There are a number of bead-based assay technologies used to study biomolecular interactions in a microplate format, for example, AlphaScreen® and AlphaLISA®, manufactured by PerkinElmer of Waltham, Mass. The acronym “Alpha” stands for amplified luminescent proximity homogeneous assay. These technologies are non-radioactive, homogeneous proximity assays. Binding of molecules captured on the beads leads to an energy transfer from one bead to the other, ultimately producing a detectable luminescent/fluorescent signal, which provides qualitative and quantitative information about one or more analytes in a sample.
AlphaScreen® and AlphaLISA® assays each utilize two bead types: Donor beads and Acceptor beads. Donor beads comprise a photosensitizer, for example, phthalocyanine, which converts ambient oxygen to an excited and reactive form of oxygen, singlet oxygen, upon illumination at 680 nm. Singlet oxygen is not a radical; it is molecular oxygen with a single excited electron. Like other excited molecules, singlet oxygen has a limited lifetime prior to falling back to ground state. Within its 4 μsec half-life, singlet oxygen can diffuse approximately 200 nm in solution, as compared to TR-FRET which has a maximum transfer distance of about 10 nm. If an Acceptor bead is within that proximity, energy is transferred from the singlet oxygen to thioxene derivatives within the Acceptor bead, subsequently culminating in light production within a range of wavelengths, e.g., 520-620 nm (AlphaScreen®) or at a particular wavelength, e.g., 615 nm (AlphaLISA®). In the absence of an Acceptor bead, singlet oxygen falls to ground state and no signal is produced. This proximity-dependent chemical energy transfer is the basis for AlphaScreen's homogeneous nature, such that no washing steps are required, unlike ELISA assays, electrochemiluminescence, and flow cytometry assays, thereby offering a significant advantage.

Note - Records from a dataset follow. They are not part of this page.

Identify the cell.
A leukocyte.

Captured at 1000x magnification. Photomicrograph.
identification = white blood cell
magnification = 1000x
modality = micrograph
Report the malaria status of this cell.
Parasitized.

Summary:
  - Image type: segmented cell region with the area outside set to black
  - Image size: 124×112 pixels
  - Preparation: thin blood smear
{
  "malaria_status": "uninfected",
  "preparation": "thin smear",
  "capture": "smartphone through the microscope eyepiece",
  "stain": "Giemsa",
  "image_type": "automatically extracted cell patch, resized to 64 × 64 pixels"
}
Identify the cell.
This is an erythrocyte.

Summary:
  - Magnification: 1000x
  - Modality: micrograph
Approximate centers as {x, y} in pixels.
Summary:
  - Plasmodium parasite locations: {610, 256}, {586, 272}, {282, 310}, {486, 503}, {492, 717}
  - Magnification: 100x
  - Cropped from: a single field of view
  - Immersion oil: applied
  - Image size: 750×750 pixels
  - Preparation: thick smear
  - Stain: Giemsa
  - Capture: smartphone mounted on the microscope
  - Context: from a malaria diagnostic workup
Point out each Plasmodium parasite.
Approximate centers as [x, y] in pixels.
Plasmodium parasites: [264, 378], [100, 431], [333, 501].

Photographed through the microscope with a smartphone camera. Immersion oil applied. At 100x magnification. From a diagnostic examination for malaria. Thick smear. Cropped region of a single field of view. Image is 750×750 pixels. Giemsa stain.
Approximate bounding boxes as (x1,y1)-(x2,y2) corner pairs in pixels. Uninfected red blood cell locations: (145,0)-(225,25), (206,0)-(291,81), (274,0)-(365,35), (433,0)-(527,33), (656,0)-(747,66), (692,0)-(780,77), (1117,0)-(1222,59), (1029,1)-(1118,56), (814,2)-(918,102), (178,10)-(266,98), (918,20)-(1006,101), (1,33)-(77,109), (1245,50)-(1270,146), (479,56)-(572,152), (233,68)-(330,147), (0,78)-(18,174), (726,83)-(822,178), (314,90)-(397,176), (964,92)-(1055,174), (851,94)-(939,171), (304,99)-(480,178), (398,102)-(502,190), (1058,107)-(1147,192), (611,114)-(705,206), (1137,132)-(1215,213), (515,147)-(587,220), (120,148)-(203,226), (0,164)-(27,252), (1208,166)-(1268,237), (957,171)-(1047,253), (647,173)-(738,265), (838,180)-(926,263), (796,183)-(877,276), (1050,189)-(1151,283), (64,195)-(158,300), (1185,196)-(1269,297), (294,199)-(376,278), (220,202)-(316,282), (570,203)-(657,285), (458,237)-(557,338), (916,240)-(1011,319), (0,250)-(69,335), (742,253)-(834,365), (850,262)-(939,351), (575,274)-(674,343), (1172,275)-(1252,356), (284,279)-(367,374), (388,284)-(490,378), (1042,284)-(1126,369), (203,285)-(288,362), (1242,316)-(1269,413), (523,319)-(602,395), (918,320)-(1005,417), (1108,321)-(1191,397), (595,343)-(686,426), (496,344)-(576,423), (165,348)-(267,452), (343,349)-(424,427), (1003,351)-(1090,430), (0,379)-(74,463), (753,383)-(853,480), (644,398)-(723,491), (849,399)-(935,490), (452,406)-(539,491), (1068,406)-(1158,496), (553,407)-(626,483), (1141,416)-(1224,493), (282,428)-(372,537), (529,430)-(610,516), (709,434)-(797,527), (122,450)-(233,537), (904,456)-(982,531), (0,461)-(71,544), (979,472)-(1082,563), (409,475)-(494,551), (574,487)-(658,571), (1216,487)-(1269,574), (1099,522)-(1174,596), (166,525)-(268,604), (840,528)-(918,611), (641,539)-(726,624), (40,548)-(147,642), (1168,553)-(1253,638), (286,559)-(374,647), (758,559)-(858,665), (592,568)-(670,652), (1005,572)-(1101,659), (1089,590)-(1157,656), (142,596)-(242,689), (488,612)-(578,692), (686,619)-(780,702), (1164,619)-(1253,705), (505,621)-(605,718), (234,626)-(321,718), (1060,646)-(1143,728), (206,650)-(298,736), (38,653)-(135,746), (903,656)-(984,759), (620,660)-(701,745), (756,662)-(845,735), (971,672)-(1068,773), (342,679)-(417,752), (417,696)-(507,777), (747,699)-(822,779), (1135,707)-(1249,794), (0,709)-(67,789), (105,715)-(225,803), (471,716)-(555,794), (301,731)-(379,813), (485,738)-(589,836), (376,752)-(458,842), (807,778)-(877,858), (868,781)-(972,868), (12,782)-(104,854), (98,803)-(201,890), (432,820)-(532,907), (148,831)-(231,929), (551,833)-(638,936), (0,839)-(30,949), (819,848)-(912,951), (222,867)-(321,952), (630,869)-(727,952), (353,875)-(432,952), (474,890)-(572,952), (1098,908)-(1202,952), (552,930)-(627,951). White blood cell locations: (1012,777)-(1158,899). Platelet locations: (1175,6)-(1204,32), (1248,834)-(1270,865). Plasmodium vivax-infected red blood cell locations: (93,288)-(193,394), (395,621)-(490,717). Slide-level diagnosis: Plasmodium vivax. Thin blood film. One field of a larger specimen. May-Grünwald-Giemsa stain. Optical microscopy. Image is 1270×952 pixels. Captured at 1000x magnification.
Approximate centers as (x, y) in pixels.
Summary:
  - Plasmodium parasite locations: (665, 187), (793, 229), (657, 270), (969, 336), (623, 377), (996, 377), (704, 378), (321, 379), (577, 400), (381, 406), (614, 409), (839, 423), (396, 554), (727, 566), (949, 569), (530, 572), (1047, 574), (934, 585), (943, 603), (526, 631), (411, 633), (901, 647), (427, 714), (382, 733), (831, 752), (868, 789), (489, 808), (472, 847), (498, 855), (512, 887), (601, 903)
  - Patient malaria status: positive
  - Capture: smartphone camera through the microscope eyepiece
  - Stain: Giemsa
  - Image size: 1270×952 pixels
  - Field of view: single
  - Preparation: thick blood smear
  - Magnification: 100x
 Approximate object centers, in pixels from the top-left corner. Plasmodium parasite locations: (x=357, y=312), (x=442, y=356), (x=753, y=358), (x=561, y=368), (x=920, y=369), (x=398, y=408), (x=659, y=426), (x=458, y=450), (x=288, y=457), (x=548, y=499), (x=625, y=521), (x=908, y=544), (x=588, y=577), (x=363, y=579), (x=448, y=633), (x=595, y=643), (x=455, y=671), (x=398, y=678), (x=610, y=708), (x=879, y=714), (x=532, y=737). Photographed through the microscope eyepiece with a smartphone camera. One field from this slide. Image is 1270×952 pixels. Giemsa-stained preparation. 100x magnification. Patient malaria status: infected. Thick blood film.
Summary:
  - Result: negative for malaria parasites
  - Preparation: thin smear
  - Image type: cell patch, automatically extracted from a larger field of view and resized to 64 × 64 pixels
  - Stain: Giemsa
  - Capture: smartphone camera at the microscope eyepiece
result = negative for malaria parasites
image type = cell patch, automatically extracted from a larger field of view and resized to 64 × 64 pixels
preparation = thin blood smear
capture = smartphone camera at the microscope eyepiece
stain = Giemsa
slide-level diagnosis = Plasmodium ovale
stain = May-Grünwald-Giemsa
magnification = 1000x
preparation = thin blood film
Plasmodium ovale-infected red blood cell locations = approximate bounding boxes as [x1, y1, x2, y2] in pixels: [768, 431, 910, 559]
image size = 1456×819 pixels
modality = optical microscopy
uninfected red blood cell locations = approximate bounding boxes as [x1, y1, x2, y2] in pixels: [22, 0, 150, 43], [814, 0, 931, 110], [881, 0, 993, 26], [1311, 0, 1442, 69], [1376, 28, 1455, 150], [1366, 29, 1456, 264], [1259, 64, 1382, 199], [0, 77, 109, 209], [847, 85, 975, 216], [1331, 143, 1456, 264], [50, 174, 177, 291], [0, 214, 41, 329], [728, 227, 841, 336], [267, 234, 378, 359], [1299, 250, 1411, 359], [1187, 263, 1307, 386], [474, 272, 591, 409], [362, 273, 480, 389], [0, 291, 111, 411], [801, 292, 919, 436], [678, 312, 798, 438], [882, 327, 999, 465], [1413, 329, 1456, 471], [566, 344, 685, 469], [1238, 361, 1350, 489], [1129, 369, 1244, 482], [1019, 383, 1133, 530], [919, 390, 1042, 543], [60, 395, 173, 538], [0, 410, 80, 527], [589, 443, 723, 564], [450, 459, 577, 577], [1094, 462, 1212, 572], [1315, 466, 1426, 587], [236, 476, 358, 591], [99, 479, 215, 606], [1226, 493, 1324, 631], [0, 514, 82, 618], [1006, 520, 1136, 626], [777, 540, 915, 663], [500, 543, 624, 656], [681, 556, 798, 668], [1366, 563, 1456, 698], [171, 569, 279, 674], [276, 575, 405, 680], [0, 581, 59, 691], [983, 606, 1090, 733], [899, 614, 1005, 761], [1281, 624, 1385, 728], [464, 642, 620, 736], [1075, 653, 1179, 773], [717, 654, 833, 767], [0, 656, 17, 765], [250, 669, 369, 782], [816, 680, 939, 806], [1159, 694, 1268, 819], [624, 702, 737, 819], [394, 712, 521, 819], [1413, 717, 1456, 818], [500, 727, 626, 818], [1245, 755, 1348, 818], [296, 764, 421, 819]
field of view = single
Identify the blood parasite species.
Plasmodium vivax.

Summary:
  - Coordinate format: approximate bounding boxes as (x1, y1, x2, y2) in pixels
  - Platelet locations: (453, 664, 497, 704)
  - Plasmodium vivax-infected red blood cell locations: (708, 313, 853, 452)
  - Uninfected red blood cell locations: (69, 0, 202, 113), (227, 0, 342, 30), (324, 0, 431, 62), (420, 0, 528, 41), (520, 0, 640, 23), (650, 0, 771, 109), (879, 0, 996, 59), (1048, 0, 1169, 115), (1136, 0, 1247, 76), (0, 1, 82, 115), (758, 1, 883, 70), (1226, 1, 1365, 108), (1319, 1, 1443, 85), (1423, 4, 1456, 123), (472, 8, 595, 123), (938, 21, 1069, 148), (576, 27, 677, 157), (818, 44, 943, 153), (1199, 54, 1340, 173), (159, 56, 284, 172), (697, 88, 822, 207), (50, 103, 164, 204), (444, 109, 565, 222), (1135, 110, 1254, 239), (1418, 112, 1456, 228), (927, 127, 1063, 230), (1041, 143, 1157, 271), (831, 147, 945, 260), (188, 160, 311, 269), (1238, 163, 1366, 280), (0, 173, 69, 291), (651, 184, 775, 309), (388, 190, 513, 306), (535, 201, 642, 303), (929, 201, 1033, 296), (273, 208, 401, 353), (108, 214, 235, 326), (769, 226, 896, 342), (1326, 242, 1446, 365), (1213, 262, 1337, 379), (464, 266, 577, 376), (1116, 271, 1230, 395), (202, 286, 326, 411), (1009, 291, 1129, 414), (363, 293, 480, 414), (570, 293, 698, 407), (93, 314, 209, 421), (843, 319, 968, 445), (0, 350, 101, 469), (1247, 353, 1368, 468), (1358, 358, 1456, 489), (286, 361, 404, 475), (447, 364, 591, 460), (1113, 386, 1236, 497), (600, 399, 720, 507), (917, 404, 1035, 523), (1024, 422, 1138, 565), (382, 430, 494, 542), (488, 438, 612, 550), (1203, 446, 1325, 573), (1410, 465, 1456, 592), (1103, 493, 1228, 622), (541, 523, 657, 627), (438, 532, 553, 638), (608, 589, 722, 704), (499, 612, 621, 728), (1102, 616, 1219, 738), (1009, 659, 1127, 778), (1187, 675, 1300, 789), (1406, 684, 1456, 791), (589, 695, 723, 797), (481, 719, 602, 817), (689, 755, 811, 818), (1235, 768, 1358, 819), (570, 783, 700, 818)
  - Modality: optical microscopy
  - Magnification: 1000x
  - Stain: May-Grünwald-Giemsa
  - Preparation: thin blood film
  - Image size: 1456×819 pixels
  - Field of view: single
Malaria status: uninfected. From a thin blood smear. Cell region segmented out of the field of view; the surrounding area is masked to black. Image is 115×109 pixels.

Both AlphaScreen® and AlphaLISA® rely on the same Donor beads yet use different Acceptor beads. AlphaScreen® Acceptor beads are embedded with three dyes: thioxene, anthracene, and rubrene. Rubrene, the final fluor, emits light detectable between 520-620 nm. In the AlphaLISA® Acceptor beads, anthracene, and rubrene are substituted with an Europium chelate. The Europium (Eu) chelate is directly excited by the 340 nm light resulting from the conversion of thioxene to a di-ketone derivative following its reaction with singlet oxygen. The excited Europium chelate generates an intense light detectable within a much narrower wavelength bandwidth centered around 615 nm. In contrast to the AlphaScreen®, the AlphaLISA® emission is therefore less susceptible to interference by either artificial or natural compounds (such as hemoglobin) that absorb light between 500-600 nm.
AlphaScreen® and AlphaLISA® are typically run as multi-well (e.g., 96-, 384-, or 1536-well) assays, and are used to perform both biochemical and cell-based assays. They can be used for low to high affinity binding interactions (e.g., pM to mM), and can be used for high-throughput screening (HTS). AlphaLISA® is compatible with complex matrices such as cell lysates, serum, plasma, CSF, and the like. These systems can perform immunoassays, epigenetic assays, kinase assays, antibody detection and characterization, immunogenicity, selective detection of sAPP and amyloid peptides, alpha protease assays, alpha ligand-receptor assays, cAMP assays, cGMP assays, and detection of protein-protein and protein-nucleic acid interactions.
AlphaPlex™, manufactured by PerkinElmer of Waltham, Mass., is a homogeneous multiplexing reagent technology that utilizes the above-described alpha technology. By using multiple Acceptor beads which emit different wavelengths, multiple analytes can be detected. The system offers accurate multiplex quantification of a wide range of analytes, from large proteins to small proteins and scarce biological samples such as primary cells and stem cells, and is applicable to a wide range of applications including biomarkers for PD/PK, biomarkers for stem cells, kinase (e.g., total vs. phosphorylated protein), epigenetic markers (e.g., total histone vs. specific marker), amyloid peptides, IgG profiling, and assay normalization with housekeeping proteins.
The existing systems that utilize alpha technology are not portable. Crop sciences and animal health researchers/technicians are required to procure samples in the field, then take them back to the laboratory for analysis. Many samples may need to be taken to insure that a particular analyte of interest will be present in at least some of the samples when they are taken back to the lab for analysis.
Portable aminoassay devices include lateral flow devices, e.g., an aminoassay run in a cartridge, such as a pregnancy test, where the sample reacts with an antibody and produces a visible color when the analyte is present in the sample. Other portable systems involve dipsticks, e.g., paper or plastic embedded with reagents, which are dipped into a solution for determination of the presence of an analyte in the sample. These systems are typically not very accurate, and are usually limited to qualitative analyses.
There is a need for robust, easy-to-use, portable assay systems and devices that are more accurate and more sensitive than existing portable systems.